The most common side effects included drowsiness in the risperidone group, which increased from 18% at baseline to 51% at 8 weeks; frequent urination, dry mouth, and excessive thirst in the lithium group; and difficulty arousing in the morning in the valproate group. "It was not a surprise that side effects differed. What was possibly more surprising was we did not see a significant change in extrapyramidal effects," Dr. Wagner said.

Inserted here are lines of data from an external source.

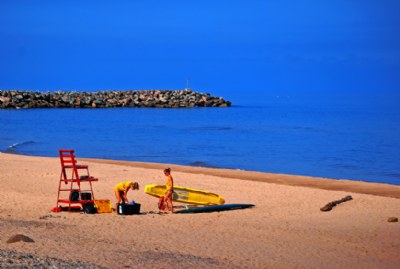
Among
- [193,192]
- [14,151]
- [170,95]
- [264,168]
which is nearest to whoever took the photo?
[193,192]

The was a "pretty significant" increase in body weight in the risperidone group, a mean 3.3 kg, compared with 1.4 kg in the lithium group and 1.7 kg in the valproate group. "Remember this was an 8-week study, Dr. Wagner said.
Anyone who dropped out of the study prior to week 8 was considered a nonresponder. The discontinuation rates were 16% for the risperidone group, 32% for the lithium group, and 26% for the valproate group, for an overall rate of 25%. "This is probably what we see clinically. About 25% of children are no longer on the medication you want them to take by 8 weeks," Dr. Wagner said.
A change of mind led the reasons for discontinuation, cited by 54%. "I’d like to be more definitive about that," Dr. Wagner said. An additional 22% cited side effects, and 10% withdrew because of symptom worsening.
The drug assignment was open and known by everyone except the blinded rater at 8 weeks, a potential limitation of the study, Dr. Riddle said. The large number of participants and allowing 8 weeks for response to monotherapy were strengths of the study.
Dr. Wagner said the TEAM results are comparable with reports from other major studies in the literature. For example, the valproate response rate of 24% in TEAM was exactly the same that Dr. Wagner and her colleagues reported in a divalproex extended-release trial (J. Am. Acad. Child Adolesc. Psychiatry 2009;48:519-32). In addition, the 69% response rate with risperidone was similar to the 58% mean response rate reported among five second-generation atypical medication trials in pediatric populations (Bipolar Disord. 2010;12:116-41).
The next step for TEAM researchers is to delve more deeply into primary and secondary outcomes, Dr. Wagner said. Data analysis from additional measures such as the Children’s Depression Rating Scale–Revised (CDRS-R), the CGI-BP, and the Caregiver Strain Questionnaire (CSQ) are forthcoming.
In addition, "We need to see in the long term if these response rates will continue," Dr. Wagner said.
A second phase of TEAM involves re-randomizing partial responders to a second study medication (the add-on paradigm) or switching nonresponders to one of the other two agents as monotherapy.
Dr. Wagner said she receives honoraria from CMP Medica, Contemporary Forums, Physicians Postgraduate Press, and Quantia Communications. Dr. Riddle said he had no financial disclosures.
FROM THE NCDEU ANNUAL MEETING
Major Finding: A total 69% of children with acute mania responded to risperidone, 36% responded to lithium, and 24% responded to valproate.
Data Source: Multicenter, randomized, open study of 290 children and adolescents with acute mania or mixed episodes treated for 8 weeks.
Disclosures: Dr. Wagner said she receives honoraria from CMP Medica, Contemporary Forums, Physicians Postgraduate Press, and Quantia Communications. Dr. Riddle said he had no financial disclosures.